Our mill in Berlin NH shared the river with a couple of other mills, both mills used the river to drive and store the logs until they could pull them out of the river. Every log was stamped with a symbol denoting the owner of the log and they were sorted between the two mills, For several miles north of town the mills built stone piers in the middle of the river and strung boom chains between them. One side of the river stored logs for one mill and the other side was for the other mill. The bottom of the river and lakes are loaded with sunken pulp logs all the way to Canadian border 30 to 40 years after the end of the drives. Every year when the river get low or one of the many hydro dams is being worked on and they draw down the river, many 4 foot pulp logs appear along the banks. The hydro dams all have trash racks upstream of the turbines and they end up cleaning out a fair share of these logs. The company stamps on the butt of the logs are frequently still visible.

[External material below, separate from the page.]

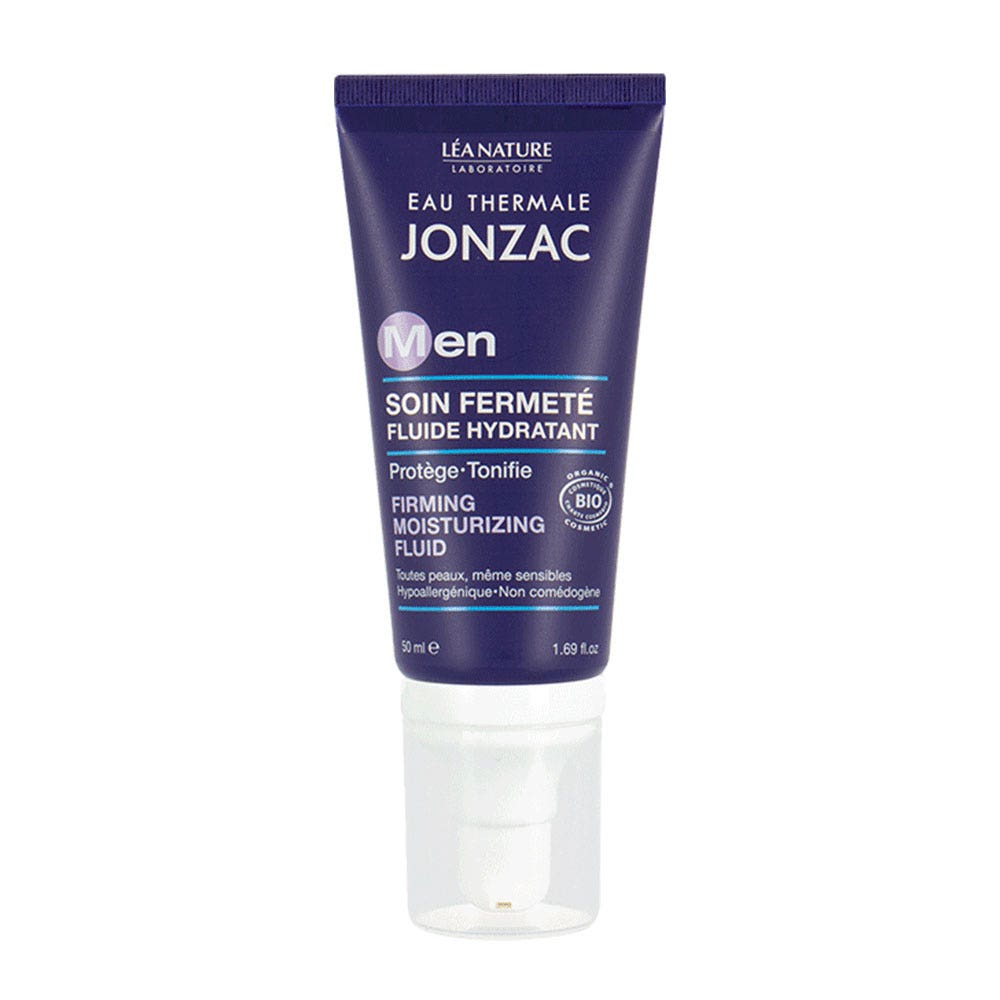Eau thermale Jonzac Soin Fermete Fluide Hydratant Bio Men 50ml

It was a tough life for the woods crews and drivers, more than a few were buried where they died in a drive. The crews didnt get paid until the end of the drive, many would get their pay, head into the nearest town and drink, gamble and hire a local prostitute and burn up their seasons pay in a couple of days. They might get odd work during "mud season" after the drive working to "straighten" out the local rivers and streams and then would go back in the woods when things dried up to start cutting next years wood. Some of them made it to old age but many didnt.

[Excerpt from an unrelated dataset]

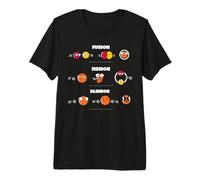 Fusion Fission Fashion - Physics Physicist Premium T-Shirt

If you are into history this book is pretty well the best regarded on the history of logging in the Northeast Amazon product ASIN B00PN21RTS . The author had several books that covered the drives in the region
Did a whitewater rafting trip in upstate NY a couple of years ago, had an old timer as our raft guide. Knew a lot of history and shared why some things were named what they were - more than one was because an entire family was lost there (families would travel on the logs - at least that is the story told and I tend to believe that dude). Hard life for sure! For the record my dad was a lumberjack in Spain long before a chainsaw was invented. He had a hard life and never shared much about the past so disappointed to say that I have no details.
 
The Pike book I referenced talks about the "radical technology" that changed logging. It wasnt the chainsaw as much as it was the switch from the ax to the two man crosscut saw. The guys that dive for sunken sawlogs look for ax cuts as they are the oldest trees.